Spatial data with pictures
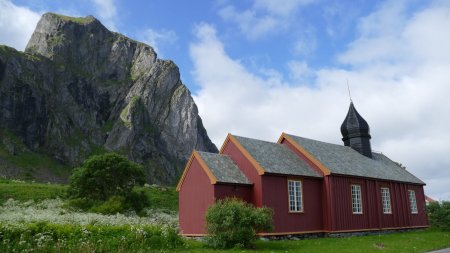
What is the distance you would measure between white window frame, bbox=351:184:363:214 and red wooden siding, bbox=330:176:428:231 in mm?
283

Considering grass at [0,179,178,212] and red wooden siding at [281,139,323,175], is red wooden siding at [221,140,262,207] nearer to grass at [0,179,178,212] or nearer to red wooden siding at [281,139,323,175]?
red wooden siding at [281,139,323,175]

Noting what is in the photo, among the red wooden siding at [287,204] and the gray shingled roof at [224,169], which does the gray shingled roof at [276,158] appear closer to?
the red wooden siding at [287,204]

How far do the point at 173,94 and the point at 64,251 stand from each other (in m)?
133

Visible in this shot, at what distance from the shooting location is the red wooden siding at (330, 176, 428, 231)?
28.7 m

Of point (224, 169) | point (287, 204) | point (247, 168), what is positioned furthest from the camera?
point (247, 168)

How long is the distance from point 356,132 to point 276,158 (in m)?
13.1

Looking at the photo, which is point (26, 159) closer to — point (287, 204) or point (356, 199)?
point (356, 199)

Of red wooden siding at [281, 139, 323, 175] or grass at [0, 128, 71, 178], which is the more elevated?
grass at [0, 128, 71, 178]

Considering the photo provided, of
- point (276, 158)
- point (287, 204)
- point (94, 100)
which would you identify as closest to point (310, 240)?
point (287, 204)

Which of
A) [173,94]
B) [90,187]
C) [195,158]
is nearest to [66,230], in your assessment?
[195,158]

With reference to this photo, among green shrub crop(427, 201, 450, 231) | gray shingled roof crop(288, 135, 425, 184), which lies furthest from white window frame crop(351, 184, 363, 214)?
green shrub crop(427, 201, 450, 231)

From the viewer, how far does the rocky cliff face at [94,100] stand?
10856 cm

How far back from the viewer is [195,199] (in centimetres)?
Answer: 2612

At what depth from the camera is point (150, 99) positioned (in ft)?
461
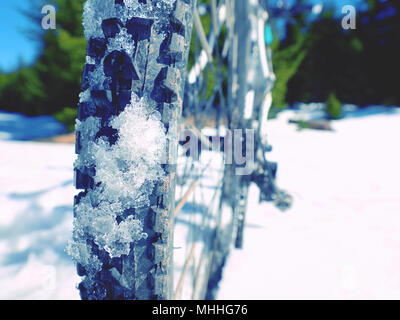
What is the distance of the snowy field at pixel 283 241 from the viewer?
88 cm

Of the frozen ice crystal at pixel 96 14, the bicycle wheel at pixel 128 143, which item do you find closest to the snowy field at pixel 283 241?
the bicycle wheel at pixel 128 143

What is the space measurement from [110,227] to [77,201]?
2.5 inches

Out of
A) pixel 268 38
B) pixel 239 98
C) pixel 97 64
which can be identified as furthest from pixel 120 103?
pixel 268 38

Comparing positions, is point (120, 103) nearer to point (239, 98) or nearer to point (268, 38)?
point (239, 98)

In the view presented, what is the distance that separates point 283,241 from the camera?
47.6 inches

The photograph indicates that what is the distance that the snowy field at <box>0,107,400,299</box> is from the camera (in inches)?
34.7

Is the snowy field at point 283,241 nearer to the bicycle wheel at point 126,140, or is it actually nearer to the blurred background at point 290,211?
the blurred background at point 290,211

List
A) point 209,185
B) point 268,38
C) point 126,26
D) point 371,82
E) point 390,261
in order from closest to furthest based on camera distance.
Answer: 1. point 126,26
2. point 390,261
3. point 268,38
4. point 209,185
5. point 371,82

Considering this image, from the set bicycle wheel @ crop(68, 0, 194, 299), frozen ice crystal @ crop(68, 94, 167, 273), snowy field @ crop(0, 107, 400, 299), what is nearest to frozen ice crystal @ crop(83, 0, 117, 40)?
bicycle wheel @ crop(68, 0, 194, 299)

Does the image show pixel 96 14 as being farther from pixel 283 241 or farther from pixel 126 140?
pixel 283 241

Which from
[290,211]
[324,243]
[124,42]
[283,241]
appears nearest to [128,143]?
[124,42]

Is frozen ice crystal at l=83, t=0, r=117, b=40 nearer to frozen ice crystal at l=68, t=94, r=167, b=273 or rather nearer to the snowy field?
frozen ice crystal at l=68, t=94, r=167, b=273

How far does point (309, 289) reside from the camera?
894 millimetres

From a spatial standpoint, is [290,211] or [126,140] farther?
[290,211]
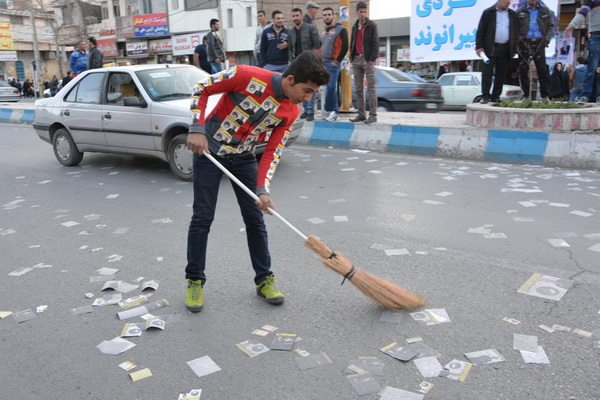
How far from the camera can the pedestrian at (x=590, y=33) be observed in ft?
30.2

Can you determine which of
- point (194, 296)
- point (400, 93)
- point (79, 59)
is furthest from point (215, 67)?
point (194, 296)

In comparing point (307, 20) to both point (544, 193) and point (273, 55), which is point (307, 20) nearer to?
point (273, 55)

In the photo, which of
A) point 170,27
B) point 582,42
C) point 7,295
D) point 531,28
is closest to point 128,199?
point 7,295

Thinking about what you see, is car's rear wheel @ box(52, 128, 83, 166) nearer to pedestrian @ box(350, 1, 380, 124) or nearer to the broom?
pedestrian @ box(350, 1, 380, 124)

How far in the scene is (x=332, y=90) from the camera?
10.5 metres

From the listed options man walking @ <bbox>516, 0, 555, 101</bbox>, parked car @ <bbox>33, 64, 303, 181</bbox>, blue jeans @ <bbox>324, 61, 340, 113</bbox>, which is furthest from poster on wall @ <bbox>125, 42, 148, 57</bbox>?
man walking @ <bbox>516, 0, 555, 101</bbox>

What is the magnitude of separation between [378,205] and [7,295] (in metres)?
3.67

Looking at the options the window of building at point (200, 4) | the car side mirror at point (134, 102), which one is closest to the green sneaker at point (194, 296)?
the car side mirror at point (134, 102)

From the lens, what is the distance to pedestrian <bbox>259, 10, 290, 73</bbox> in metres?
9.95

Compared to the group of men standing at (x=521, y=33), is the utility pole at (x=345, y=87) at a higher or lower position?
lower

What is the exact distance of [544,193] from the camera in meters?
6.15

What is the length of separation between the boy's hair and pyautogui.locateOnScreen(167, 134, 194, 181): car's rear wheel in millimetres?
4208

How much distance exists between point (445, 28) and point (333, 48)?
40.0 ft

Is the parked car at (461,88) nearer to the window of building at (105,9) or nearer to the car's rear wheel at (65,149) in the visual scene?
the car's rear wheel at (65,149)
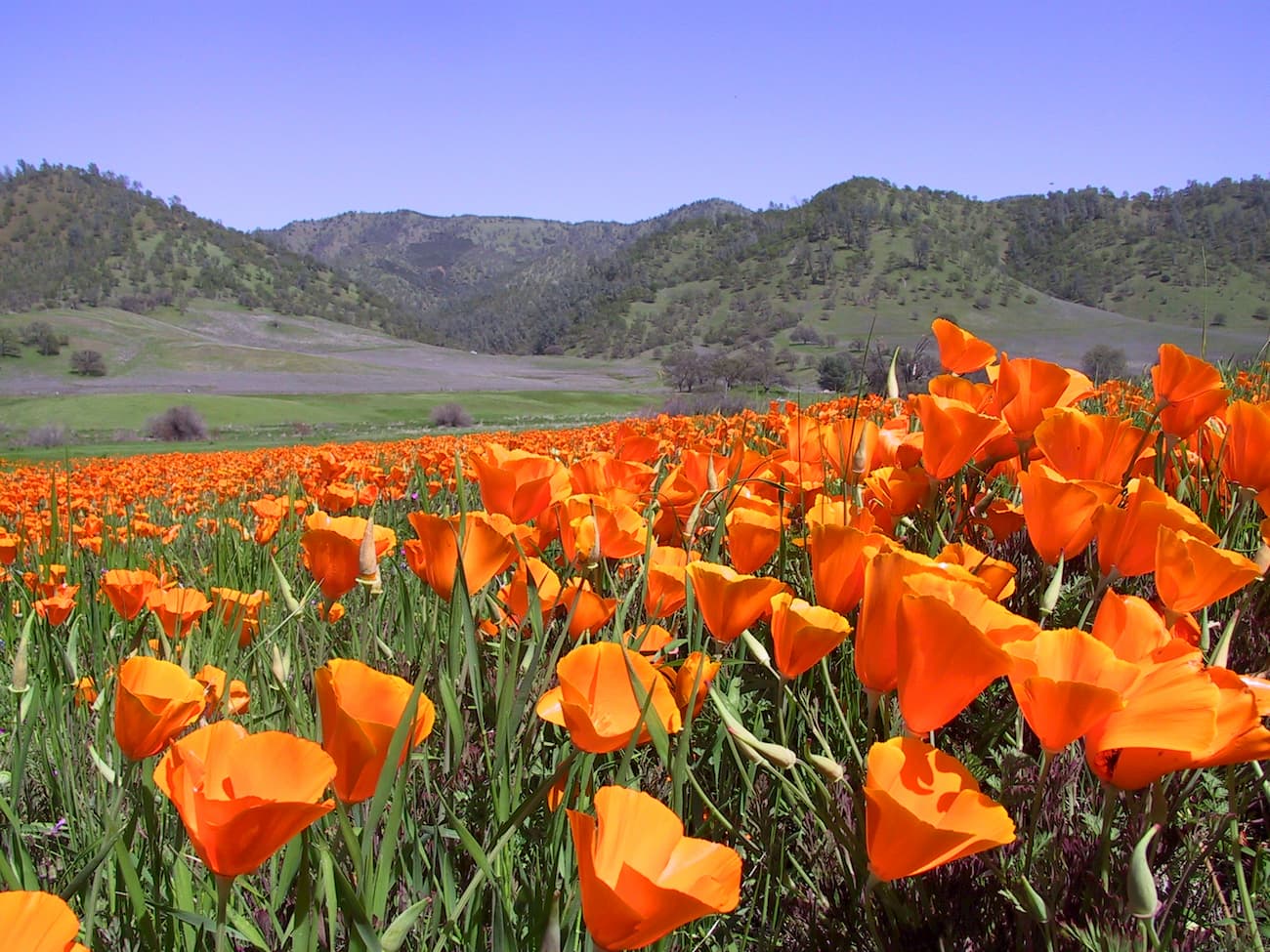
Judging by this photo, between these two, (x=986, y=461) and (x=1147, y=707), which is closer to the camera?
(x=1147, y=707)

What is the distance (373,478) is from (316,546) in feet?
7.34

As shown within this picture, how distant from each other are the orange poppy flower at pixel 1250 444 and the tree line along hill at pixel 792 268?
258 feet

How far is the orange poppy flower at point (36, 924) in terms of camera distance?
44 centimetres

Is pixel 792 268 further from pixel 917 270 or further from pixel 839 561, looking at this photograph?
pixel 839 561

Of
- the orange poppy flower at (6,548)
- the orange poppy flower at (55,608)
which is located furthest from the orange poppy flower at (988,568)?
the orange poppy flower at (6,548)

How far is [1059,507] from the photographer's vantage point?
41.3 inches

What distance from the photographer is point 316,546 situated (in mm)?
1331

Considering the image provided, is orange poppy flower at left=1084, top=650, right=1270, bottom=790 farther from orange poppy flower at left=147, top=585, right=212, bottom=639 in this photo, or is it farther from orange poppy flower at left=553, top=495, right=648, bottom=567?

### Objective
Lay out the records from the line containing "Is pixel 792" through the end of the records, inclusive, as a Markdown table with columns No. and Entry. Give each line its own numbered row and omit blank lines.

### Final result
| No. | Entry |
|---|---|
| 1 | Is pixel 792 268 further from pixel 917 270 or further from pixel 839 561, looking at this photograph? |
| 2 | pixel 839 561 |
| 3 | Of |
| 4 | - the orange poppy flower at (6,548) |
| 5 | - the orange poppy flower at (55,608) |
| 6 | which is located furthest from the orange poppy flower at (988,568)? |
| 7 | the orange poppy flower at (6,548) |
| 8 | How far is [1059,507] from the photographer's vantage point? |
| 9 | 41.3 inches |
| 10 | What distance from the photographer is point 316,546 situated (in mm)? |
| 11 | 1331 |
| 12 | Considering the image provided, is orange poppy flower at left=1084, top=650, right=1270, bottom=790 farther from orange poppy flower at left=147, top=585, right=212, bottom=639 in this photo, or is it farther from orange poppy flower at left=553, top=495, right=648, bottom=567? |